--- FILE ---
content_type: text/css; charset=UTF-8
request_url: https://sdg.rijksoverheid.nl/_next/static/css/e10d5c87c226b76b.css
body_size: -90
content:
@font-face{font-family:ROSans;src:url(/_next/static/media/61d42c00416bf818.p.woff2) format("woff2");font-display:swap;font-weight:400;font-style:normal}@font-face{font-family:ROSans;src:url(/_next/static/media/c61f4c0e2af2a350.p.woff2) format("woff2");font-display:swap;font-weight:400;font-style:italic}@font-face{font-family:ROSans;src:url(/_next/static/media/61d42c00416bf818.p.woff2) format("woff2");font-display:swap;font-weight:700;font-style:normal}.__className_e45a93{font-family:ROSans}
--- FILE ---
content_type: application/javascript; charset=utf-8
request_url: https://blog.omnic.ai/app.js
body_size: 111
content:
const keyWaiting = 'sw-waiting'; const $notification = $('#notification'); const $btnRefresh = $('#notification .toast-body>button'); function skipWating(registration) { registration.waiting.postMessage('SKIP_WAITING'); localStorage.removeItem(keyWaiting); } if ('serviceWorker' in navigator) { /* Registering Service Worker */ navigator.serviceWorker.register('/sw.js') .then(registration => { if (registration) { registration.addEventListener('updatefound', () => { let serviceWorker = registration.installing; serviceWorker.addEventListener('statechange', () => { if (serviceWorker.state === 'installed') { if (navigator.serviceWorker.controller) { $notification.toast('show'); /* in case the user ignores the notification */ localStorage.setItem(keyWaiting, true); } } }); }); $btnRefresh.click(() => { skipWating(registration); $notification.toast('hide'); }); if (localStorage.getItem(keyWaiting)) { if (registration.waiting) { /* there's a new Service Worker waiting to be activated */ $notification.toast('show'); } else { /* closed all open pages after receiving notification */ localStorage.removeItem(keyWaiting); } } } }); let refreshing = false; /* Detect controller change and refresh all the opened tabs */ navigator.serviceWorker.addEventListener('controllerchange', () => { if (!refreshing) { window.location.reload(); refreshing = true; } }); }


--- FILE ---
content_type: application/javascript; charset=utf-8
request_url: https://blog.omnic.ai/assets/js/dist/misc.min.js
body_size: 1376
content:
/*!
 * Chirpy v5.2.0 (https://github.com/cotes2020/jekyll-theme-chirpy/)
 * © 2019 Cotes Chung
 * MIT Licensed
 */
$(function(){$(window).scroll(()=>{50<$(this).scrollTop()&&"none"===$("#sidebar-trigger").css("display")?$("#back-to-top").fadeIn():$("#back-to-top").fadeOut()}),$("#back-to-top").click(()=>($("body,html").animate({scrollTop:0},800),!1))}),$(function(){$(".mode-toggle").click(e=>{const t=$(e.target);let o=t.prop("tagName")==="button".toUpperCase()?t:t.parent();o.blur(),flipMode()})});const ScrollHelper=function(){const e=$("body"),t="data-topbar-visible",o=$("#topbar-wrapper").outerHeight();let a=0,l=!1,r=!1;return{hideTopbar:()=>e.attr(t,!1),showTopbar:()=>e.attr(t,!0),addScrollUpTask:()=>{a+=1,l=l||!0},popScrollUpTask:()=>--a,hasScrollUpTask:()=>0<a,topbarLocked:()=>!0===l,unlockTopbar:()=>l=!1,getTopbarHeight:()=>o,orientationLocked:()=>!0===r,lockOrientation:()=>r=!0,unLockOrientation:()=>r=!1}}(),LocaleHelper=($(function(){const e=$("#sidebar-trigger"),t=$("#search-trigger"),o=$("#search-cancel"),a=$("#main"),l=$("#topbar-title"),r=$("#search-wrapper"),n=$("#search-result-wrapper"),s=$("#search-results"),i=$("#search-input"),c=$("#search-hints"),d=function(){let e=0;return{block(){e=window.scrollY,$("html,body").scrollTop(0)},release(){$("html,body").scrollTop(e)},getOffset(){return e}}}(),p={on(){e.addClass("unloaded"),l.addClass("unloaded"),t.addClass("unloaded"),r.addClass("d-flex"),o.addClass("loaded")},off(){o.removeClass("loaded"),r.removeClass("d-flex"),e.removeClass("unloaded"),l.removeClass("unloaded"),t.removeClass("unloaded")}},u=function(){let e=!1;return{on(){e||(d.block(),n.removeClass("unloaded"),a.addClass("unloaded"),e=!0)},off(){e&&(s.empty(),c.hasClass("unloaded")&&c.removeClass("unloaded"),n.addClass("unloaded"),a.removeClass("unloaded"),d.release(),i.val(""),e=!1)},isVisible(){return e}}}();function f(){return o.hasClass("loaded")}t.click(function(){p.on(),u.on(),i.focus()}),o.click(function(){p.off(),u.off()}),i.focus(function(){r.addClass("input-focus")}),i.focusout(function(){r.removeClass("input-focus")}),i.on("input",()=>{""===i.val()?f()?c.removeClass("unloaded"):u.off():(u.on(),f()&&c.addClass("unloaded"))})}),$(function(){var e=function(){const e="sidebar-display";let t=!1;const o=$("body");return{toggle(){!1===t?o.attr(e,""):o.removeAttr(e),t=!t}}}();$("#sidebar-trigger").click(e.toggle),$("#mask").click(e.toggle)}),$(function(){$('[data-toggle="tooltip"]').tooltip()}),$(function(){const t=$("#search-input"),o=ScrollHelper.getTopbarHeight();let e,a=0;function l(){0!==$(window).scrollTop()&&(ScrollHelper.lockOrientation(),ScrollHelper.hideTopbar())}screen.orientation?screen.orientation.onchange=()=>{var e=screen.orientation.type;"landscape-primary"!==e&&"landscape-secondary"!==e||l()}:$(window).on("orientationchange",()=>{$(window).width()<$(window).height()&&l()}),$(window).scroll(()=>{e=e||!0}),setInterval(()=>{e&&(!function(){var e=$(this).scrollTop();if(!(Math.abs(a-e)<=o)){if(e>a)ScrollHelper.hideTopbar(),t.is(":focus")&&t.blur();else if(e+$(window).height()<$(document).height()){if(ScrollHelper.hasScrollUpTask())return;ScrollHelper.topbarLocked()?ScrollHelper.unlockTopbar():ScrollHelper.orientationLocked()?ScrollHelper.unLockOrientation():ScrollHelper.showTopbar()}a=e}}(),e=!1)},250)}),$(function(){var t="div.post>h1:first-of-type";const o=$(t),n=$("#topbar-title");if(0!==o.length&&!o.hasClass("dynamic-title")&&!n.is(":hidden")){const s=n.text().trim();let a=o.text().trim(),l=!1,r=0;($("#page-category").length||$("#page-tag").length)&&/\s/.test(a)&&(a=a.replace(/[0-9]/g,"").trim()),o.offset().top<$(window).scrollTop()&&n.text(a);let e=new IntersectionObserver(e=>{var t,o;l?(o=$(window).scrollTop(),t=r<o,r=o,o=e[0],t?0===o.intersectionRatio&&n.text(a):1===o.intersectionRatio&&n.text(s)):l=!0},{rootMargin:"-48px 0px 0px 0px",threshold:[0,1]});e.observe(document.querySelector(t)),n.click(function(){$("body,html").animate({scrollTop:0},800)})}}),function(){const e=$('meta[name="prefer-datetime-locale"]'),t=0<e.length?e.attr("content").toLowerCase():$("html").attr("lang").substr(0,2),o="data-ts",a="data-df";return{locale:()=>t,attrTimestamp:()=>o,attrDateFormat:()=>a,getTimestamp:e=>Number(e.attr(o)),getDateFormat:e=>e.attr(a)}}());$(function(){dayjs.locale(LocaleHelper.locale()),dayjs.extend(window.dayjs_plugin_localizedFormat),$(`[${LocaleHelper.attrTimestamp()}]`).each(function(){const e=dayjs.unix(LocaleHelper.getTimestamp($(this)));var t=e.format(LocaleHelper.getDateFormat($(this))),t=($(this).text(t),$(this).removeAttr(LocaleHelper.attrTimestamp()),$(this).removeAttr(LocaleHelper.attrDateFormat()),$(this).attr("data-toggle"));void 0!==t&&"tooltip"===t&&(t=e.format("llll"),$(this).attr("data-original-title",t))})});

.....

The records above should be set down again word for word.

* **Response**
--- FILE ---
content_type: text/css; charset=UTF-8
request_url: https://sdg.rijksoverheid.nl/_next/static/css/e10d5c87c226b76b.css
body_size: -90
content:
@font-face{font-family:ROSans;src:url(/_next/static/media/61d42c00416bf818.p.woff2) format("woff2");font-display:swap;font-weight:400;font-style:normal}@font-face{font-family:ROSans;src:url(/_next/static/media/c61f4c0e2af2a350.p.woff2) format("woff2");font-display:swap;font-weight:400;font-style:italic}@font-face{font-family:ROSans;src:url(/_next/static/media/61d42c00416bf818.p.woff2) format("woff2");font-display:swap;font-weight:700;font-style:normal}.__className_e45a93{font-family:ROSans}
--- FILE ---
content_type: application/javascript; charset=utf-8
request_url: https://blog.omnic.ai/app.js
body_size: 111
content:
const keyWaiting = 'sw-waiting'; const $notification = $('#notification'); const $btnRefresh = $('#notification .toast-body>button'); function skipWating(registration) { registration.waiting.postMessage('SKIP_WAITING'); localStorage.removeItem(keyWaiting); } if ('serviceWorker' in navigator) { /* Registering Service Worker */ navigator.serviceWorker.register('/sw.js') .then(registration => { if (registration) { registration.addEventListener('updatefound', () => { let serviceWorker = registration.installing; serviceWorker.addEventListener('statechange', () => { if (serviceWorker.state === 'installed') { if (navigator.serviceWorker.controller) { $notification.toast('show'); /* in case the user ignores the notification */ localStorage.setItem(keyWaiting, true); } } }); }); $btnRefresh.click(() => { skipWating(registration); $notification.toast('hide'); }); if (localStorage.getItem(keyWaiting)) { if (registration.waiting) { /* there's a new Service Worker waiting to be activated */ $notification.toast('show'); } else { /* closed all open pages after receiving notification */ localStorage.removeItem(keyWaiting); } } } }); let refreshing = false; /* Detect controller change and refresh all the opened tabs */ navigator.serviceWorker.addEventListener('controllerchange', () => { if (!refreshing) { window.location.reload(); refreshing = true; } }); }


--- FILE ---
content_type: application/javascript; charset=utf-8
request_url: https://blog.omnic.ai/assets/js/dist/misc.min.js
body_size: 1376
content:
/*!
 * Chirpy v5.2.0 (https://github.com/cotes2020/jekyll-theme-chirpy/)
 * © 2019 Cotes Chung
 * MIT Licensed
 */
$(function(){$(window).scroll(()=>{50<$(this).scrollTop()&&"none"===$("#sidebar-trigger").css("display")?$("#back-to-top").fadeIn():$("#back-to-top").fadeOut()}),$("#back-to-top").click(()=>($("body,html").animate({scrollTop:0},800),!1))}),$(function(){$(".mode-toggle").click(e=>{const t=$(e.target);let o=t.prop("tagName")==="button".toUpperCase()?t:t.parent();o.blur(),flipMode()})});const ScrollHelper=function(){const e=$("body"),t="data-topbar-visible",o=$("#topbar-wrapper").outerHeight();let a=0,l=!1,r=!1;return{hideTopbar:()=>e.attr(t,!1),showTopbar:()=>e.attr(t,!0),addScrollUpTask:()=>{a+=1,l=l||!0},popScrollUpTask:()=>--a,hasScrollUpTask:()=>0<a,topbarLocked:()=>!0===l,unlockTopbar:()=>l=!1,getTopbarHeight:()=>o,orientationLocked:()=>!0===r,lockOrientation:()=>r=!0,unLockOrientation:()=>r=!1}}(),LocaleHelper=($(function(){const e=$("#sidebar-trigger"),t=$("#search-trigger"),o=$("#search-cancel"),a=$("#main"),l=$("#topbar-title"),r=$("#search-wrapper"),n=$("#search-result-wrapper"),s=$("#search-results"),i=$("#search-input"),c=$("#search-hints"),d=function(){let e=0;return{block(){e=window.scrollY,$("html,body").scrollTop(0)},release(){$("html,body").scrollTop(e)},getOffset(){return e}}}(),p={on(){e.addClass("unloaded"),l.addClass("unloaded"),t.addClass("unloaded"),r.addClass("d-flex"),o.addClass("loaded")},off(){o.removeClass("loaded"),r.removeClass("d-flex"),e.removeClass("unloaded"),l.removeClass("unloaded"),t.removeClass("unloaded")}},u=function(){let e=!1;return{on(){e||(d.block(),n.removeClass("unloaded"),a.addClass("unloaded"),e=!0)},off(){e&&(s.empty(),c.hasClass("unloaded")&&c.removeClass("unloaded"),n.addClass("unloaded"),a.removeClass("unloaded"),d.release(),i.val(""),e=!1)},isVisible(){return e}}}();function f(){return o.hasClass("loaded")}t.click(function(){p.on(),u.on(),i.focus()}),o.click(function(){p.off(),u.off()}),i.focus(function(){r.addClass("input-focus")}),i.focusout(function(){r.removeClass("input-focus")}),i.on("input",()=>{""===i.val()?f()?c.removeClass("unloaded"):u.off():(u.on(),f()&&c.addClass("unloaded"))})}),$(function(){var e=function(){const e="sidebar-display";let t=!1;const o=$("body");return{toggle(){!1===t?o.attr(e,""):o.removeAttr(e),t=!t}}}();$("#sidebar-trigger").click(e.toggle),$("#mask").click(e.toggle)}),$(function(){$('[data-toggle="tooltip"]').tooltip()}),$(function(){const t=$("#search-input"),o=ScrollHelper.getTopbarHeight();let e,a=0;function l(){0!==$(window).scrollTop()&&(ScrollHelper.lockOrientation(),ScrollHelper.hideTopbar())}screen.orientation?screen.orientation.onchange=()=>{var e=screen.orientation.type;"landscape-primary"!==e&&"landscape-secondary"!==e||l()}:$(window).on("orientationchange",()=>{$(window).width()<$(window).height()&&l()}),$(window).scroll(()=>{e=e||!0}),setInterval(()=>{e&&(!function(){var e=$(this).scrollTop();if(!(Math.abs(a-e)<=o)){if(e>a)ScrollHelper.hideTopbar(),t.is(":focus")&&t.blur();else if(e+$(window).height()<$(document).height()){if(ScrollHelper.hasScrollUpTask())return;ScrollHelper.topbarLocked()?ScrollHelper.unlockTopbar():ScrollHelper.orientationLocked()?ScrollHelper.unLockOrientation():ScrollHelper.showTopbar()}a=e}}(),e=!1)},250)}),$(function(){var t="div.post>h1:first-of-type";const o=$(t),n=$("#topbar-title");if(0!==o.length&&!o.hasClass("dynamic-title")&&!n.is(":hidden")){const s=n.text().trim();let a=o.text().trim(),l=!1,r=0;($("#page-category").length||$("#page-tag").length)&&/\s/.test(a)&&(a=a.replace(/[0-9]/g,"").trim()),o.offset().top<$(window).scrollTop()&&n.text(a);let e=new IntersectionObserver(e=>{var t,o;l?(o=$(window).scrollTop(),t=r<o,r=o,o=e[0],t?0===o.intersectionRatio&&n.text(a):1===o.intersectionRatio&&n.text(s)):l=!0},{rootMargin:"-48px 0px 0px 0px",threshold:[0,1]});e.observe(document.querySelector(t)),n.click(function(){$("body,html").animate({scrollTop:0},800)})}}),function(){const e=$('meta[name="prefer-datetime-locale"]'),t=0<e.length?e.attr("content").toLowerCase():$("html").attr("lang").substr(0,2),o="data-ts",a="data-df";return{locale:()=>t,attrTimestamp:()=>o,attrDateFormat:()=>a,getTimestamp:e=>Number(e.attr(o)),getDateFormat:e=>e.attr(a)}}());$(function(){dayjs.locale(LocaleHelper.locale()),dayjs.extend(window.dayjs_plugin_localizedFormat),$(`[${LocaleHelper.attrTimestamp()}]`).each(function(){const e=dayjs.unix(LocaleHelper.getTimestamp($(this)));var t=e.format(LocaleHelper.getDateFormat($(this))),t=($(this).text(t),$(this).removeAttr(LocaleHelper.attrTimestamp()),$(this).removeAttr(LocaleHelper.attrDateFormat()),$(this).attr("data-toggle"));void 0!==t&&"tooltip"===t&&(t=e.format("llll"),$(this).attr("data-original-title",t))})});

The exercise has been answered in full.